As the new Trump administration and a new Congress take control in Washington, advisors can expect widespread easing of the regulatory reins around such areas as retirement, tax and investing policies.
Debates are in full swing regarding the fate of the Department of Labor's fiduciary rule on retirement accounts, who would become the new chair of the Securities and Exchange Commission as well as the anticipated full-frontal focus by the Trump administration and Congress on tax reform – both individual and corporate.
Even ways to reform entitlement programs like Social Security were being floated by lawmakers before year-end, with House Ways and Means Social Security Subcommittee Chairman Sam Johnson, R-Texas, introducing legislation that he argued will permanently save Social Security – by cutting benefits.
In introducing his bill in early December, Johnson said that his "common-sense plan is the start of a fact-based conversation" about how to save Social Security, and he urged other lawmakers "to also put pen to paper and offer their ideas about how they would save Social Security for generations to come."
As for tax cuts, Trump and the Republican-led Congress have vowed to pass tax reform in 2017. As Andy Friedman of The Washington Update points out, Trump's campaign materials call for a top individual tax rate of 33% on ordinary income (down from close to 40%) and a top tax rate of 20% for capital gains and dividends (down from close to 24%). Both Trump and Congress "would repeal the 3.8% surtax on investment income instituted under Obamacare," he adds.
While the effective date of tax reform is uncertain, Friedman, a former tax attorney, believes lower tax rates would apply retroactively to the beginning of 2017. "Rates early next year could reflect the full rate reduction, or a reduction to somewhere between the old and new rates," he said.
Either way, "investors would be well advised to plan for lower taxes next year," Friedman counsels, and investors should "redouble their efforts to defer income into 2017 and accelerate deductions into 2016."
For instance, he continues, "investors could defer the exercise of employee stock options until January, and prepay 2017 state taxes and charitable contributions in December."
But lower tax rates won't last forever, Friedman warns, as congressional procedural rules are likely to require that the lower rates "sunset" in 10 years. "Before then, a Democratic Congress – or any Congress concerned about outsize deficits in future years – could raise tax rates again. Thus, investors must plan for 'tax volatility' – the concept that over time tax rates ebb and flow," Friedman said.
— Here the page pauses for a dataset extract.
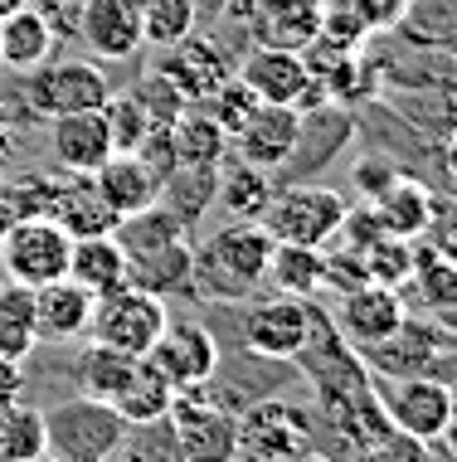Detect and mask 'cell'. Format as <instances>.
<instances>
[{"instance_id":"6da1fadb","label":"cell","mask_w":457,"mask_h":462,"mask_svg":"<svg viewBox=\"0 0 457 462\" xmlns=\"http://www.w3.org/2000/svg\"><path fill=\"white\" fill-rule=\"evenodd\" d=\"M268 263H273V234L258 219H233L195 248L190 287L200 297L243 302V297H253L268 282Z\"/></svg>"},{"instance_id":"7a4b0ae2","label":"cell","mask_w":457,"mask_h":462,"mask_svg":"<svg viewBox=\"0 0 457 462\" xmlns=\"http://www.w3.org/2000/svg\"><path fill=\"white\" fill-rule=\"evenodd\" d=\"M127 433V419L107 399L73 394L44 409V457L54 462H107Z\"/></svg>"},{"instance_id":"3957f363","label":"cell","mask_w":457,"mask_h":462,"mask_svg":"<svg viewBox=\"0 0 457 462\" xmlns=\"http://www.w3.org/2000/svg\"><path fill=\"white\" fill-rule=\"evenodd\" d=\"M316 448V423L292 399H253L239 409V457L243 462H306Z\"/></svg>"},{"instance_id":"277c9868","label":"cell","mask_w":457,"mask_h":462,"mask_svg":"<svg viewBox=\"0 0 457 462\" xmlns=\"http://www.w3.org/2000/svg\"><path fill=\"white\" fill-rule=\"evenodd\" d=\"M170 311L156 292H146L137 282H122L113 292L93 297V317H88V341L113 346L127 356H146L156 346V336L166 331Z\"/></svg>"},{"instance_id":"5b68a950","label":"cell","mask_w":457,"mask_h":462,"mask_svg":"<svg viewBox=\"0 0 457 462\" xmlns=\"http://www.w3.org/2000/svg\"><path fill=\"white\" fill-rule=\"evenodd\" d=\"M345 195L331 185H288L273 190V205L263 209V229L273 234V244H306V248H326V239L341 234L345 219Z\"/></svg>"},{"instance_id":"8992f818","label":"cell","mask_w":457,"mask_h":462,"mask_svg":"<svg viewBox=\"0 0 457 462\" xmlns=\"http://www.w3.org/2000/svg\"><path fill=\"white\" fill-rule=\"evenodd\" d=\"M73 234H64L49 215H20L0 234V268L20 287H44L54 278H69Z\"/></svg>"},{"instance_id":"52a82bcc","label":"cell","mask_w":457,"mask_h":462,"mask_svg":"<svg viewBox=\"0 0 457 462\" xmlns=\"http://www.w3.org/2000/svg\"><path fill=\"white\" fill-rule=\"evenodd\" d=\"M107 93H113L107 73L97 64H88V59H54L49 54L44 64L30 69V79H24V107L44 122L69 117V112L103 107Z\"/></svg>"},{"instance_id":"ba28073f","label":"cell","mask_w":457,"mask_h":462,"mask_svg":"<svg viewBox=\"0 0 457 462\" xmlns=\"http://www.w3.org/2000/svg\"><path fill=\"white\" fill-rule=\"evenodd\" d=\"M170 429L185 462H233L239 457V414L205 390H185L170 399Z\"/></svg>"},{"instance_id":"9c48e42d","label":"cell","mask_w":457,"mask_h":462,"mask_svg":"<svg viewBox=\"0 0 457 462\" xmlns=\"http://www.w3.org/2000/svg\"><path fill=\"white\" fill-rule=\"evenodd\" d=\"M146 360L166 374V384L176 394L205 390L219 370V341L209 327H200V321H166V331L156 336V346L146 351Z\"/></svg>"},{"instance_id":"30bf717a","label":"cell","mask_w":457,"mask_h":462,"mask_svg":"<svg viewBox=\"0 0 457 462\" xmlns=\"http://www.w3.org/2000/svg\"><path fill=\"white\" fill-rule=\"evenodd\" d=\"M379 409H385L394 433H409L418 443H438L452 423V399L434 374H404V380H394L385 399H379Z\"/></svg>"},{"instance_id":"8fae6325","label":"cell","mask_w":457,"mask_h":462,"mask_svg":"<svg viewBox=\"0 0 457 462\" xmlns=\"http://www.w3.org/2000/svg\"><path fill=\"white\" fill-rule=\"evenodd\" d=\"M73 34L83 40V49L93 59L127 64L146 44L142 40V5L137 0H83L78 20H73Z\"/></svg>"},{"instance_id":"7c38bea8","label":"cell","mask_w":457,"mask_h":462,"mask_svg":"<svg viewBox=\"0 0 457 462\" xmlns=\"http://www.w3.org/2000/svg\"><path fill=\"white\" fill-rule=\"evenodd\" d=\"M306 336H312V307L302 297H268L243 317V346L263 360H297Z\"/></svg>"},{"instance_id":"4fadbf2b","label":"cell","mask_w":457,"mask_h":462,"mask_svg":"<svg viewBox=\"0 0 457 462\" xmlns=\"http://www.w3.org/2000/svg\"><path fill=\"white\" fill-rule=\"evenodd\" d=\"M404 302H399V287H385V282H355L341 292V307H336V327H341V341L351 351H365V346L385 341L389 331L404 327Z\"/></svg>"},{"instance_id":"5bb4252c","label":"cell","mask_w":457,"mask_h":462,"mask_svg":"<svg viewBox=\"0 0 457 462\" xmlns=\"http://www.w3.org/2000/svg\"><path fill=\"white\" fill-rule=\"evenodd\" d=\"M297 132H302V112H297V107L258 103V107H253V117L243 122V127L233 132L229 142H233V152H239L243 166L278 171V166H288L292 146H297Z\"/></svg>"},{"instance_id":"9a60e30c","label":"cell","mask_w":457,"mask_h":462,"mask_svg":"<svg viewBox=\"0 0 457 462\" xmlns=\"http://www.w3.org/2000/svg\"><path fill=\"white\" fill-rule=\"evenodd\" d=\"M40 215H49L64 234H73V239H93V234H113L117 229V215L103 205L93 176L40 180Z\"/></svg>"},{"instance_id":"2e32d148","label":"cell","mask_w":457,"mask_h":462,"mask_svg":"<svg viewBox=\"0 0 457 462\" xmlns=\"http://www.w3.org/2000/svg\"><path fill=\"white\" fill-rule=\"evenodd\" d=\"M49 152H54V161L69 171V176H93L107 156H117L103 107L54 117V122H49Z\"/></svg>"},{"instance_id":"e0dca14e","label":"cell","mask_w":457,"mask_h":462,"mask_svg":"<svg viewBox=\"0 0 457 462\" xmlns=\"http://www.w3.org/2000/svg\"><path fill=\"white\" fill-rule=\"evenodd\" d=\"M355 356L365 360V370L389 374V380L428 374V370H434V360L443 356V331L428 327V321H409V317H404L399 331H389L385 341L365 346V351H355Z\"/></svg>"},{"instance_id":"ac0fdd59","label":"cell","mask_w":457,"mask_h":462,"mask_svg":"<svg viewBox=\"0 0 457 462\" xmlns=\"http://www.w3.org/2000/svg\"><path fill=\"white\" fill-rule=\"evenodd\" d=\"M239 79L249 83V93L258 103H282V107H297V97L306 93V83H312V64H306L302 49H253L249 59H243Z\"/></svg>"},{"instance_id":"d6986e66","label":"cell","mask_w":457,"mask_h":462,"mask_svg":"<svg viewBox=\"0 0 457 462\" xmlns=\"http://www.w3.org/2000/svg\"><path fill=\"white\" fill-rule=\"evenodd\" d=\"M190 268H195V244L190 234H170V239L132 244L127 248V282L146 292H190Z\"/></svg>"},{"instance_id":"ffe728a7","label":"cell","mask_w":457,"mask_h":462,"mask_svg":"<svg viewBox=\"0 0 457 462\" xmlns=\"http://www.w3.org/2000/svg\"><path fill=\"white\" fill-rule=\"evenodd\" d=\"M93 185H97L103 205L113 209L117 219L151 209V205H156V195H160V176H156L151 166H146L137 152H117V156H107L103 166L93 171Z\"/></svg>"},{"instance_id":"44dd1931","label":"cell","mask_w":457,"mask_h":462,"mask_svg":"<svg viewBox=\"0 0 457 462\" xmlns=\"http://www.w3.org/2000/svg\"><path fill=\"white\" fill-rule=\"evenodd\" d=\"M93 317V292H83L73 278H54L44 287H34V336L40 341H78L88 336Z\"/></svg>"},{"instance_id":"7402d4cb","label":"cell","mask_w":457,"mask_h":462,"mask_svg":"<svg viewBox=\"0 0 457 462\" xmlns=\"http://www.w3.org/2000/svg\"><path fill=\"white\" fill-rule=\"evenodd\" d=\"M160 73L180 88L185 103H205V97L215 93L233 69H229V59H224V49H219V44L200 40V34H185L180 44H170V59L160 64Z\"/></svg>"},{"instance_id":"603a6c76","label":"cell","mask_w":457,"mask_h":462,"mask_svg":"<svg viewBox=\"0 0 457 462\" xmlns=\"http://www.w3.org/2000/svg\"><path fill=\"white\" fill-rule=\"evenodd\" d=\"M258 40L273 49H306L321 34L326 0H253Z\"/></svg>"},{"instance_id":"cb8c5ba5","label":"cell","mask_w":457,"mask_h":462,"mask_svg":"<svg viewBox=\"0 0 457 462\" xmlns=\"http://www.w3.org/2000/svg\"><path fill=\"white\" fill-rule=\"evenodd\" d=\"M54 54V24H49L34 5H15L10 15H0V64L30 73Z\"/></svg>"},{"instance_id":"d4e9b609","label":"cell","mask_w":457,"mask_h":462,"mask_svg":"<svg viewBox=\"0 0 457 462\" xmlns=\"http://www.w3.org/2000/svg\"><path fill=\"white\" fill-rule=\"evenodd\" d=\"M69 278L83 292L103 297L113 287L127 282V248L117 244V234H93V239H73V258H69Z\"/></svg>"},{"instance_id":"484cf974","label":"cell","mask_w":457,"mask_h":462,"mask_svg":"<svg viewBox=\"0 0 457 462\" xmlns=\"http://www.w3.org/2000/svg\"><path fill=\"white\" fill-rule=\"evenodd\" d=\"M375 215H379V229L394 234V239H414L434 224V190L418 185L409 176H399L385 195L375 199Z\"/></svg>"},{"instance_id":"4316f807","label":"cell","mask_w":457,"mask_h":462,"mask_svg":"<svg viewBox=\"0 0 457 462\" xmlns=\"http://www.w3.org/2000/svg\"><path fill=\"white\" fill-rule=\"evenodd\" d=\"M215 190H219V166H176L166 180H160V205L176 215L185 229H195L209 205H215Z\"/></svg>"},{"instance_id":"83f0119b","label":"cell","mask_w":457,"mask_h":462,"mask_svg":"<svg viewBox=\"0 0 457 462\" xmlns=\"http://www.w3.org/2000/svg\"><path fill=\"white\" fill-rule=\"evenodd\" d=\"M268 282L278 287L282 297H312L326 287V254L306 244H273V263H268Z\"/></svg>"},{"instance_id":"f1b7e54d","label":"cell","mask_w":457,"mask_h":462,"mask_svg":"<svg viewBox=\"0 0 457 462\" xmlns=\"http://www.w3.org/2000/svg\"><path fill=\"white\" fill-rule=\"evenodd\" d=\"M170 399H176V390L166 384V374H160L151 360H137V370L127 374V384L113 394V409L127 423H151V419H166L170 414Z\"/></svg>"},{"instance_id":"f546056e","label":"cell","mask_w":457,"mask_h":462,"mask_svg":"<svg viewBox=\"0 0 457 462\" xmlns=\"http://www.w3.org/2000/svg\"><path fill=\"white\" fill-rule=\"evenodd\" d=\"M40 346L34 336V287L5 282L0 287V356L24 365V356Z\"/></svg>"},{"instance_id":"4dcf8cb0","label":"cell","mask_w":457,"mask_h":462,"mask_svg":"<svg viewBox=\"0 0 457 462\" xmlns=\"http://www.w3.org/2000/svg\"><path fill=\"white\" fill-rule=\"evenodd\" d=\"M170 146H176V166H219L229 152V136L209 122V112H190L185 107L170 122Z\"/></svg>"},{"instance_id":"1f68e13d","label":"cell","mask_w":457,"mask_h":462,"mask_svg":"<svg viewBox=\"0 0 457 462\" xmlns=\"http://www.w3.org/2000/svg\"><path fill=\"white\" fill-rule=\"evenodd\" d=\"M44 457V409L10 399L0 404V462H34Z\"/></svg>"},{"instance_id":"d6a6232c","label":"cell","mask_w":457,"mask_h":462,"mask_svg":"<svg viewBox=\"0 0 457 462\" xmlns=\"http://www.w3.org/2000/svg\"><path fill=\"white\" fill-rule=\"evenodd\" d=\"M273 176L258 166H233L229 176H219V190H215V205H224V215L233 219H263V209L273 205Z\"/></svg>"},{"instance_id":"836d02e7","label":"cell","mask_w":457,"mask_h":462,"mask_svg":"<svg viewBox=\"0 0 457 462\" xmlns=\"http://www.w3.org/2000/svg\"><path fill=\"white\" fill-rule=\"evenodd\" d=\"M137 360L142 356H127V351H113V346L88 341V351L78 356V384H83V394L107 399V404H113V394L127 384V374L137 370Z\"/></svg>"},{"instance_id":"e575fe53","label":"cell","mask_w":457,"mask_h":462,"mask_svg":"<svg viewBox=\"0 0 457 462\" xmlns=\"http://www.w3.org/2000/svg\"><path fill=\"white\" fill-rule=\"evenodd\" d=\"M107 462H185V453L176 443L170 419H151V423H127V433H122V443L113 448Z\"/></svg>"},{"instance_id":"d590c367","label":"cell","mask_w":457,"mask_h":462,"mask_svg":"<svg viewBox=\"0 0 457 462\" xmlns=\"http://www.w3.org/2000/svg\"><path fill=\"white\" fill-rule=\"evenodd\" d=\"M137 5H142V40L156 49L180 44L185 34H195V20H200L195 0H137Z\"/></svg>"},{"instance_id":"8d00e7d4","label":"cell","mask_w":457,"mask_h":462,"mask_svg":"<svg viewBox=\"0 0 457 462\" xmlns=\"http://www.w3.org/2000/svg\"><path fill=\"white\" fill-rule=\"evenodd\" d=\"M361 263H365V278L370 282L404 287V282L414 278V248H409V239H394V234H385V239H375V244L361 248Z\"/></svg>"},{"instance_id":"74e56055","label":"cell","mask_w":457,"mask_h":462,"mask_svg":"<svg viewBox=\"0 0 457 462\" xmlns=\"http://www.w3.org/2000/svg\"><path fill=\"white\" fill-rule=\"evenodd\" d=\"M127 93H132V103L146 112V122H151V127H170V122H176L180 112L190 107V103L180 97V88H176V83H170L160 69H151L146 79H137Z\"/></svg>"},{"instance_id":"f35d334b","label":"cell","mask_w":457,"mask_h":462,"mask_svg":"<svg viewBox=\"0 0 457 462\" xmlns=\"http://www.w3.org/2000/svg\"><path fill=\"white\" fill-rule=\"evenodd\" d=\"M253 107H258V97L249 93V83L239 79V73H229L224 83H219L215 93H209V122H215L224 136H233L243 127V122L253 117Z\"/></svg>"},{"instance_id":"ab89813d","label":"cell","mask_w":457,"mask_h":462,"mask_svg":"<svg viewBox=\"0 0 457 462\" xmlns=\"http://www.w3.org/2000/svg\"><path fill=\"white\" fill-rule=\"evenodd\" d=\"M103 117H107V132H113V152H137L142 136L151 132L146 112H142L137 103H132V93H107Z\"/></svg>"},{"instance_id":"60d3db41","label":"cell","mask_w":457,"mask_h":462,"mask_svg":"<svg viewBox=\"0 0 457 462\" xmlns=\"http://www.w3.org/2000/svg\"><path fill=\"white\" fill-rule=\"evenodd\" d=\"M434 443H418L409 439V433H385V439H375L370 448H361V453H351L345 462H434V453H428Z\"/></svg>"},{"instance_id":"b9f144b4","label":"cell","mask_w":457,"mask_h":462,"mask_svg":"<svg viewBox=\"0 0 457 462\" xmlns=\"http://www.w3.org/2000/svg\"><path fill=\"white\" fill-rule=\"evenodd\" d=\"M394 180H399V171H394L389 161H379V156H370V161H361V166H355V190L370 195V199H379Z\"/></svg>"},{"instance_id":"7bdbcfd3","label":"cell","mask_w":457,"mask_h":462,"mask_svg":"<svg viewBox=\"0 0 457 462\" xmlns=\"http://www.w3.org/2000/svg\"><path fill=\"white\" fill-rule=\"evenodd\" d=\"M345 5L355 10V20H361L365 30L370 24H394L404 15V0H345Z\"/></svg>"},{"instance_id":"ee69618b","label":"cell","mask_w":457,"mask_h":462,"mask_svg":"<svg viewBox=\"0 0 457 462\" xmlns=\"http://www.w3.org/2000/svg\"><path fill=\"white\" fill-rule=\"evenodd\" d=\"M24 394V370L15 365V360L0 356V404H10V399Z\"/></svg>"},{"instance_id":"f6af8a7d","label":"cell","mask_w":457,"mask_h":462,"mask_svg":"<svg viewBox=\"0 0 457 462\" xmlns=\"http://www.w3.org/2000/svg\"><path fill=\"white\" fill-rule=\"evenodd\" d=\"M428 374H434V380H443V390H448V399H452V414H457V356H438Z\"/></svg>"},{"instance_id":"bcb514c9","label":"cell","mask_w":457,"mask_h":462,"mask_svg":"<svg viewBox=\"0 0 457 462\" xmlns=\"http://www.w3.org/2000/svg\"><path fill=\"white\" fill-rule=\"evenodd\" d=\"M434 327H438V331H452V336H457V297H452L448 307H438V311H434Z\"/></svg>"},{"instance_id":"7dc6e473","label":"cell","mask_w":457,"mask_h":462,"mask_svg":"<svg viewBox=\"0 0 457 462\" xmlns=\"http://www.w3.org/2000/svg\"><path fill=\"white\" fill-rule=\"evenodd\" d=\"M195 5H215V10H224V5H233V0H195Z\"/></svg>"},{"instance_id":"c3c4849f","label":"cell","mask_w":457,"mask_h":462,"mask_svg":"<svg viewBox=\"0 0 457 462\" xmlns=\"http://www.w3.org/2000/svg\"><path fill=\"white\" fill-rule=\"evenodd\" d=\"M15 5H24V0H0V15H10Z\"/></svg>"},{"instance_id":"681fc988","label":"cell","mask_w":457,"mask_h":462,"mask_svg":"<svg viewBox=\"0 0 457 462\" xmlns=\"http://www.w3.org/2000/svg\"><path fill=\"white\" fill-rule=\"evenodd\" d=\"M448 161H452V166H457V146H452V152H448Z\"/></svg>"},{"instance_id":"f907efd6","label":"cell","mask_w":457,"mask_h":462,"mask_svg":"<svg viewBox=\"0 0 457 462\" xmlns=\"http://www.w3.org/2000/svg\"><path fill=\"white\" fill-rule=\"evenodd\" d=\"M434 462H457V457H452V453H448V457H434Z\"/></svg>"},{"instance_id":"816d5d0a","label":"cell","mask_w":457,"mask_h":462,"mask_svg":"<svg viewBox=\"0 0 457 462\" xmlns=\"http://www.w3.org/2000/svg\"><path fill=\"white\" fill-rule=\"evenodd\" d=\"M34 462H54V457H34Z\"/></svg>"}]
</instances>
Investors, therefore, "should maintain liquidity in both taxable and tax-deferred accounts and in taxable and tax-free investments. That way they can withdraw funds from one or the other depending on whether it makes sense to pay taxes that year (and if so whether to pay at ordinary income or capital gains rates)," Friedman adds. "Preparing for tax volatility allows an investor to take advantage of tax changes, whichever way they might go."
As for corporate tax reform: "It's coming," said Greg Valliere, chief global investment strategist for Horizon Investments. The top corporate rate will plummet from 35% to about 20%, he said in a recent commentary, "but there are lots of close calls on specific provisions. There's already fierce lobbying over issues like 'border adjustability,' which would reward U.S. exporters and punish importers."
Any business tax reform will put the U.S. tax code in sync with codes in "most of the developed world," Valliere said, as a reform bill "will adopt a 'territorial' system that would only tax the profits of U.S. firms' business in this country, a dramatic reform that should eliminate tax inversion deals that have seen U.S. companies relocate around the globe."